Beyond age‐structured single‐species management: Optimal harvest selectivity in the face of predator–prey interactions
In the single‐species literature, it is widely acknowledged that conserving young fish for future harvesting is beneficial. This finding holds great significance in fisheries economics and has garnered substantial attention over the years. In this study, a full‐blown age‐structured predator–prey model is developed and used to demonstrate that multispecies considerations may shift the optimal selection of predators towards smaller individuals, providing valuable counteractive insights. These new results offer a fresh perspective highly relevant to regulation and choice of selectivity patterns.

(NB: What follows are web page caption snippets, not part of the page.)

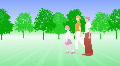 Silhouette Walk P3 BCb HD HD Footage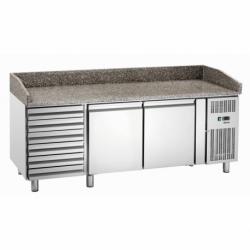 Table refrigeree 26640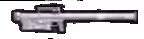 FIM-92 Stinger HUD Icon COD4.png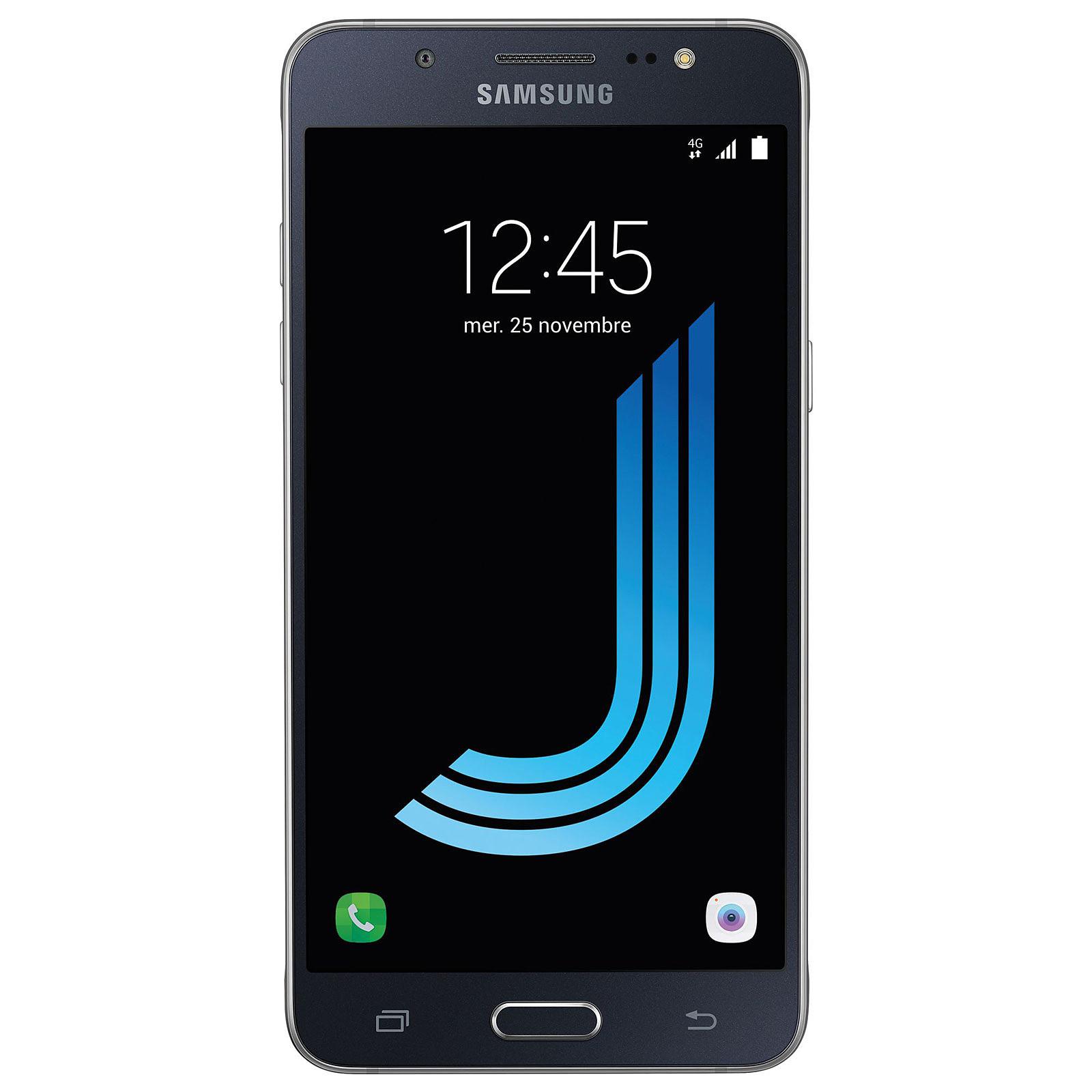 samsung galaxy j5 2016 noir mobile smartphone samsung sur. Black Bedroom Furniture Sets. Home Design Ideas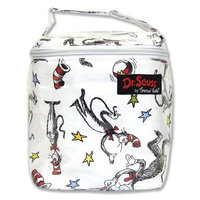 Trend Lab Bottle Bag, Cat In The Hat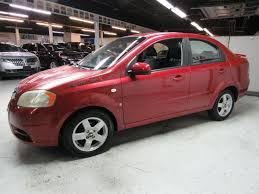 2007 CHEVROLET AVEO LT for sale at KNH Auto Sales | Akron, Ohio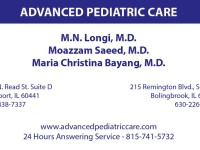 Advanced Pediatric Care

Recommendations for Resource Managers Single‐species analyses often suggest that it is optimal to design gear restrictions to spare young fish for future harvest. However, this study reveals that the dynamics of predator–prey interactions may challenge this notion. Specifically, our findings demonstrate that targeting only large predators can result in disadvantages, including increased prey mortality, decreased utilization of growth potential, and lower catch per unit effort for the prey. As a result, managers should exercise caution when contemplating changes in gear restrictions for predator species that are integral to a predator–prey system involving high‐value prey.